Data section:
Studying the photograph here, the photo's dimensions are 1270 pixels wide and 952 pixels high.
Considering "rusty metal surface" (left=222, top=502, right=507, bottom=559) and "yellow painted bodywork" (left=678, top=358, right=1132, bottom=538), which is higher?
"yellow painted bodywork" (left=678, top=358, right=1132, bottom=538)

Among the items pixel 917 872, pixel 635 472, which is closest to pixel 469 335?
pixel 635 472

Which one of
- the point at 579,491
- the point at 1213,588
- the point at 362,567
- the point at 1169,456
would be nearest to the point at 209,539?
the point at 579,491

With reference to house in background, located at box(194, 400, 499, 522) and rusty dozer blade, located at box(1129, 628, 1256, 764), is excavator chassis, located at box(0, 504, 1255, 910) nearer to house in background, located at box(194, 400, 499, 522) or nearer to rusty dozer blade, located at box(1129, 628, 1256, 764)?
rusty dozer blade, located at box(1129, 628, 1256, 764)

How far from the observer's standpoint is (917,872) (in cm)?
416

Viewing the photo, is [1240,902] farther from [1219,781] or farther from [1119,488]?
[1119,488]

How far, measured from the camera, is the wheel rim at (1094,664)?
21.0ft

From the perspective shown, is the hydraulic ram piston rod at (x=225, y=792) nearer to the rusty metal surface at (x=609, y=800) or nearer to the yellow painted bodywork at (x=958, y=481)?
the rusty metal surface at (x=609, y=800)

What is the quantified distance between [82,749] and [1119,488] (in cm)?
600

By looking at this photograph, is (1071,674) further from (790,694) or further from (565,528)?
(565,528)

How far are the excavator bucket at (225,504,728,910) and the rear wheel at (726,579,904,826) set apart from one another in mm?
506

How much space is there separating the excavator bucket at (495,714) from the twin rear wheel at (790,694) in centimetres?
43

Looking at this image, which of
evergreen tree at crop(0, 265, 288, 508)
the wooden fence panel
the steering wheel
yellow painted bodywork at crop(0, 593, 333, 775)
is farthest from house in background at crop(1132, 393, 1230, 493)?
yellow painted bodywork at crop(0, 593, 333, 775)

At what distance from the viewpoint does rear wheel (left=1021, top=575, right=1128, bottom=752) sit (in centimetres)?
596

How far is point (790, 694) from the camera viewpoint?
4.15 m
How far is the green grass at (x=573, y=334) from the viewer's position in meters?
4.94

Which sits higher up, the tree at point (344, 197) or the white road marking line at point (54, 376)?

Given exercise:
Update the entries from the line containing "At what distance" through the final line of the entries, replacing "green grass" with "green lawn" and leaving everything else unchanged.

Correct response:
At what distance from the viewpoint does rear wheel (left=1021, top=575, right=1128, bottom=752) sit (in centimetres)?
596

How far is point (790, 694) from the camera viewpoint?
4.15 m
How far is the green lawn at (x=573, y=334) from the viewer's position in meters?
4.94

Which sits higher up, the tree at point (344, 197) or the white road marking line at point (54, 376)?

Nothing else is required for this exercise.